The designs created by even the best of engineers pale in comparison to those found in nature. When we struggle to develop solutions to the problems we face, in many cases, the best path forward is to observe how the natural world deals with that problem, then mimic that approach to the best of our abilities. As a case in point, consider the ability of birds to effortlessly grasp, and perch themselves on, a wide range of complex, irregular surfaces. By contrast, current robotic solutions are greatly limited in their ability to do likewise.
A trio of Stanford engineers have recently published their research in which they detail a nature-inspired aerial grasper for aerial robots. The inspiration for their design came from observing parrotlets, a tiny species of parrot, as they flew between various types of perches.
Testing SNAG in the forest (📷: W. R. T. Roderick et al.)
The perches were of differing sizes, and constructed from materials including wood, foam, sandpaper, and Teflon. Sensors embedded within the perches recorded the physical forces exerted on them during takeoff, landing, and perching of the parrotlets. In addition, a set of five high-speed video cameras captured imagery to assist the engineers in untangling the mysteries associated with the birds’ amazing abilities to adapt to diverse perch materials, shapes, and sizes.

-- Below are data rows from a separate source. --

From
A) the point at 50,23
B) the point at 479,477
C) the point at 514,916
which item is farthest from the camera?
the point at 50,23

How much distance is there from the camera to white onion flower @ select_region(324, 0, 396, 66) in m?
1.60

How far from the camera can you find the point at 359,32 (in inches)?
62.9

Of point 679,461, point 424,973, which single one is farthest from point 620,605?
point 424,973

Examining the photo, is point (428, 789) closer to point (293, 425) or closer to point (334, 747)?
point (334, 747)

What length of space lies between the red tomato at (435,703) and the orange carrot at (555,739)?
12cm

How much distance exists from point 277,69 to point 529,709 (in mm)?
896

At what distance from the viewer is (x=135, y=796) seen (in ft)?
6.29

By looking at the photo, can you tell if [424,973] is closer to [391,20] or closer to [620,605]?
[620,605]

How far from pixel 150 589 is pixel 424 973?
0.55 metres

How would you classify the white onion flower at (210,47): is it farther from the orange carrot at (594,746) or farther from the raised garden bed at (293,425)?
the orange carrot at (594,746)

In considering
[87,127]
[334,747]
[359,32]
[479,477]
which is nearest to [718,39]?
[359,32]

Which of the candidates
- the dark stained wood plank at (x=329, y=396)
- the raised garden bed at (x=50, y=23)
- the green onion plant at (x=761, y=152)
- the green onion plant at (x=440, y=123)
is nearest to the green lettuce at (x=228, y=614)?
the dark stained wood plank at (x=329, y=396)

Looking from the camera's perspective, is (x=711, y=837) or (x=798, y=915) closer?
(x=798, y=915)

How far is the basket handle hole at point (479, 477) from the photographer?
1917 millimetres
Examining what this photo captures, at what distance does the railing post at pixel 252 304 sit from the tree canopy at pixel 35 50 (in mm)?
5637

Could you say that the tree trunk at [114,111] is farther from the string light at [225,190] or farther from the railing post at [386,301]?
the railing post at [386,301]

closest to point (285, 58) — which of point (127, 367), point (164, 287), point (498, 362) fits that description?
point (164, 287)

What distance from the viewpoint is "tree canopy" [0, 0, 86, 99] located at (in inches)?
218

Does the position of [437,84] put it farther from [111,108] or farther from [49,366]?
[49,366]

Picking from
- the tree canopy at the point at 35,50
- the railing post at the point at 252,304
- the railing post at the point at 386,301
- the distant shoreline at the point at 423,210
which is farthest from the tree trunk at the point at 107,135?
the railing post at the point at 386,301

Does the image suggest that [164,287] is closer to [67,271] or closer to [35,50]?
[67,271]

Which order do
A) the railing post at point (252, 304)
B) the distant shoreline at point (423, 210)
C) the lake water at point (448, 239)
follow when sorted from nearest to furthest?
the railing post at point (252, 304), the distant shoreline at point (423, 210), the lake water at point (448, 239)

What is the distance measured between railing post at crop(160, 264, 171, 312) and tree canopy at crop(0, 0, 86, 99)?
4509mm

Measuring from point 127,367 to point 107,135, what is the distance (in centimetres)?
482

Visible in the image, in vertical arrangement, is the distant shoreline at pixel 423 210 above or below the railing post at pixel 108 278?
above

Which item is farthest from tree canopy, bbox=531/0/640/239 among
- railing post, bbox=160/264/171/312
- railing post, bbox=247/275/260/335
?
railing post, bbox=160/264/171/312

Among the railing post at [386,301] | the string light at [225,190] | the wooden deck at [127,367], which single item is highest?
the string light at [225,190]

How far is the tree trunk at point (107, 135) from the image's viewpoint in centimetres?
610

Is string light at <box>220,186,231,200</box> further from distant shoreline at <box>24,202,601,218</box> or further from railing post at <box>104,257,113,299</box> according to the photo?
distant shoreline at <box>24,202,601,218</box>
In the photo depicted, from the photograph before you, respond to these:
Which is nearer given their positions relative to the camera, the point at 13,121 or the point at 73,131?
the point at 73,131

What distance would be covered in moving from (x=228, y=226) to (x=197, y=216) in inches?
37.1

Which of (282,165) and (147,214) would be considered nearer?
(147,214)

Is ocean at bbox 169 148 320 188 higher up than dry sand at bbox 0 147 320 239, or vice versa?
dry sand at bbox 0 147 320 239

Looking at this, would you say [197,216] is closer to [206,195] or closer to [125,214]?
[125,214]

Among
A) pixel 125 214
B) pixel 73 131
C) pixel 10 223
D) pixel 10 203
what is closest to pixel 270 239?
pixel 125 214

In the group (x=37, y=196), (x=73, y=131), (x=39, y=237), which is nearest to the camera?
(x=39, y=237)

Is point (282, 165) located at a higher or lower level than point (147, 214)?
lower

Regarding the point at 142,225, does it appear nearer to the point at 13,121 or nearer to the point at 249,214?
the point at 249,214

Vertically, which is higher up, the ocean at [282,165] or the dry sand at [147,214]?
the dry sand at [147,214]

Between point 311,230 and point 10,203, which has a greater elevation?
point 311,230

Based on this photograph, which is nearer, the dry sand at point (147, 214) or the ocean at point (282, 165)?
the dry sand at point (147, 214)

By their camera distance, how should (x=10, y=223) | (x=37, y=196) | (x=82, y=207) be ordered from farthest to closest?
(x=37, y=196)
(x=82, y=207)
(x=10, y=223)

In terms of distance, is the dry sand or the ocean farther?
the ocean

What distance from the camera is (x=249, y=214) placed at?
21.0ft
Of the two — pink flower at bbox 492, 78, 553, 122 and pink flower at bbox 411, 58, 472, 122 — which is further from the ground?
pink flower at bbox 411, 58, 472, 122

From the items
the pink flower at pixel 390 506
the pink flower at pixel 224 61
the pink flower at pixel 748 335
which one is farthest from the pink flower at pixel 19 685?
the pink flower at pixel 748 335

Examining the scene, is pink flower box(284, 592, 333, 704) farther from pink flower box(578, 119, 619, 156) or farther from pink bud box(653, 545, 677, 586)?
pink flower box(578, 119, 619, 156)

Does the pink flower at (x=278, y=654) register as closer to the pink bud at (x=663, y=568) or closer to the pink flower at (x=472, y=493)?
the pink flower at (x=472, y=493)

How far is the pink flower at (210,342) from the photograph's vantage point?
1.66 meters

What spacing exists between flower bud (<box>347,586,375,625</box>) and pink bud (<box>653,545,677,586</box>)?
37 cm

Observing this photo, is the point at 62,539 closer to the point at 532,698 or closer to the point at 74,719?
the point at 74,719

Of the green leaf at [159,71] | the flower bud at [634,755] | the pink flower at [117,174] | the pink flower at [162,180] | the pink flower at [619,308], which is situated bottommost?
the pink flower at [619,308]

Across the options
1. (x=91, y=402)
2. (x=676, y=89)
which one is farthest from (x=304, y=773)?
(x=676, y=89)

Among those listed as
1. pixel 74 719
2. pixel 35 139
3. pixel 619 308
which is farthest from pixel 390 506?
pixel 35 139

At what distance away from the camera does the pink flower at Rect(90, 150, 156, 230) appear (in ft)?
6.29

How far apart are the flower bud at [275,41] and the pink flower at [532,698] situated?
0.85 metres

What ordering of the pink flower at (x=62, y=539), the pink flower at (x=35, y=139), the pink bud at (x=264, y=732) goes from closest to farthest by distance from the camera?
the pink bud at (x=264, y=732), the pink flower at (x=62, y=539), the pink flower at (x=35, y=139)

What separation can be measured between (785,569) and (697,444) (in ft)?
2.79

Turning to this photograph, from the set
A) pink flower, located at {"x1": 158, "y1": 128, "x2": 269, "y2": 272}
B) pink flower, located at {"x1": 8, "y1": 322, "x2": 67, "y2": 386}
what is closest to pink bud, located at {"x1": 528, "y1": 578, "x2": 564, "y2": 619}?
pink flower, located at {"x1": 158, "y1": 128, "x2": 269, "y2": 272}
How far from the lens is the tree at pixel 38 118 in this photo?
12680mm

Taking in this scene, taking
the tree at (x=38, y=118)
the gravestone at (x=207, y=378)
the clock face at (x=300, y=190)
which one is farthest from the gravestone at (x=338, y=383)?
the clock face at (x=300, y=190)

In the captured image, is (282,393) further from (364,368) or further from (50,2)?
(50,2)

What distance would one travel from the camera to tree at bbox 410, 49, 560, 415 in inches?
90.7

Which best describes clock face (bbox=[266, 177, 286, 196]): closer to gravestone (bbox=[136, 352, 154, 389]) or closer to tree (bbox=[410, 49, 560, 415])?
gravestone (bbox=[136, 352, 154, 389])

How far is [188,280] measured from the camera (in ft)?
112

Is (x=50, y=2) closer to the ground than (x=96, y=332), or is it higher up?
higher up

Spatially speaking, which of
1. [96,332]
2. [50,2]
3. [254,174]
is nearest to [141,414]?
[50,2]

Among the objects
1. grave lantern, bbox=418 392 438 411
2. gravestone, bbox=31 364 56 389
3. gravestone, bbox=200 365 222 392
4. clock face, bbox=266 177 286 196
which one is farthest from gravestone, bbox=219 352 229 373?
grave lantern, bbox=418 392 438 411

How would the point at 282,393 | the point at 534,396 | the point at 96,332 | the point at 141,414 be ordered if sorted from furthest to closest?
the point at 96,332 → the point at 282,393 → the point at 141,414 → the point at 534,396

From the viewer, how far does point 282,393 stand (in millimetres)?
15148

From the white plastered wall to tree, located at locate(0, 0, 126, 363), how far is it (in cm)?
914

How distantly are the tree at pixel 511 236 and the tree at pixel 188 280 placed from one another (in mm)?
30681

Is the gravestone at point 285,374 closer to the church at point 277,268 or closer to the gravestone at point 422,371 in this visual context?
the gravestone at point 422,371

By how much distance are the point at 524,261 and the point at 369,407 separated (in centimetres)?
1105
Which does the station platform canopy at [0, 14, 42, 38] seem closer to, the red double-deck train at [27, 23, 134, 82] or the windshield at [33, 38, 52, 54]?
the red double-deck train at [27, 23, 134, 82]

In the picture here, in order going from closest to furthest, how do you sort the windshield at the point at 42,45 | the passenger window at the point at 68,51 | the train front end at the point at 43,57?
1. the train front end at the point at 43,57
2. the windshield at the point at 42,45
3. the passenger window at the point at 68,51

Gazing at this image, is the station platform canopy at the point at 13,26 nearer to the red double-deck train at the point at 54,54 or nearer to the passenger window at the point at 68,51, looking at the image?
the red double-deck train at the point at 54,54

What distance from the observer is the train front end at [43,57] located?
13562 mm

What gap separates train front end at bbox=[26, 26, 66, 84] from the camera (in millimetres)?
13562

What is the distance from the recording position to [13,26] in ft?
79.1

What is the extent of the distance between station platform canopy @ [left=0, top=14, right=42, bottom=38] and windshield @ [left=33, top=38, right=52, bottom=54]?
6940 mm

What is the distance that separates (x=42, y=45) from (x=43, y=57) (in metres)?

The robot, called stereotyped nature-inspired aerial grasper, or SNAG, is directly modeled on the structure of birds. A 3D-printed “bone” structure is actuated by motors and fishing line, which simulate muscles and tendons. By routing these “tendons” in a similar way to what is found in nature, SNAG is able to passively translate landing impact energy into grasping force, and quickly. The high-speed clutch can be engaged in as little as twenty milliseconds. Once SNAG has locked onto a perch, data from an onboard accelerometer is fed into a balancing algorithm to help the robot stick the landing.
That ability to latch onto perches can also be put to use in other tasks. For example, the researchers were able to hand-throw a variety of objects, and have SNAG catch them in midair. These objects included a prey dummy, a corn hole bean bag, and a tennis ball.
To give flight to SNAG, the device was attached to a quadcopter drone. This setup was tested in the lab, and also in the forests of Oregon to assess the real world abilities of this robotic bird. You could say that the testing of SNAG went off without a snag — the system performed so well that the researchers are not planning any changes to the core functionalities. Rather, as next steps they are focusing on the things that happen before a landing, such as improving the robot’s situational awareness and flight control.